Después de Puebla, a unas tres horas de camino, Alanís no se aguantó más y empezó a hablar de lo “que abundaba su corazón”.

- Ingeniero, me dijo, ¿sabe  usted lo que es un amor imposible?-

– no, le contesté, ¿porqué me lo pregunta, Alanís? – Y el a mí: “sabe ingeniero que tengo un conocido, -hombre maduro y casado, como nosotros - que se hizo amigo en el trabajo de una compañera: una muchacha joven y bonita; con el tiempo y el trato continuo, mi amigo se enamoró de la chica y ella no se mostró evasiva, más bien pareció complacida. La amistad se tornó en un amorío y ahora él está profundamente enamorado de esa mujer joven; pero ese amor o más bien esa pasión le causa más sufrimiento que placer, los celos lo destrozan, no lo dejan vivir”

(En ese momento, por la pasión con que lo relataba, me acordé de Posnidchef, el de La sonata a Kreutzer, que asesinó a su esposa arrastrado por los celos; y me quedé pensativo, sin prestar mucha atención al ingeniero Alanís. No sabía en esa época  que Tolstoi había vivido una tragedia semejante y recordaba que cuando leí la novela me pareció que el autor tenía una imaginación desbordada, morbosa).

Pero Alanís, cada vez más agitado, seguía con su monólogo:

- “si, ingeniero, el amor senil – según dice mi amigo- es terrible… terrible, no se está en paz, no se puede dejar de pensar en ella y en que seguramente tiene otro amor: Un hombre más joven… los celos… los celos. El amor senil es terrible… terrible”-

Alanís, con el pelo canoso, largo y alborotado – parecía un retrato del Dr.

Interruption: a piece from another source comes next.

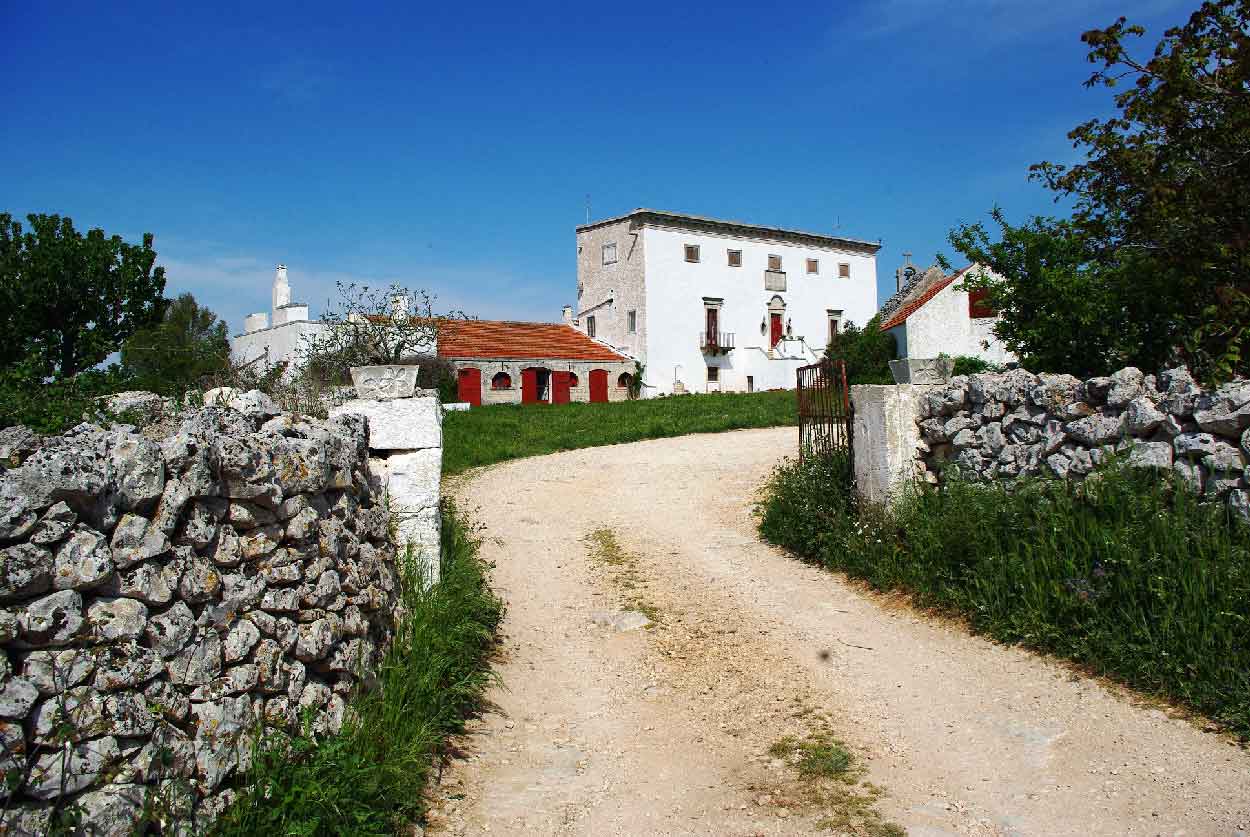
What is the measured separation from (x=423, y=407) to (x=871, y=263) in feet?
154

Atl- estaba  axcitadísimo y terminó preguntándome: “¿qué le aconsejaría usted a mi amigo, ingeniero?”.

Comprendí que “el amigo” era Alanís mismo y que su sufrimiento era real, intenso, de los que llevan al suicidio o al asesinato… pero como yo no estaba en esa situación y mucho menos me sentía capaz de aconsejar a alguien, tomé a la ligera su confidencia, y para cambiar la conversación, le contesté cualquier cosa relacionada al asunto de la máquina.

No he vuelto a verAlanís.                                                                       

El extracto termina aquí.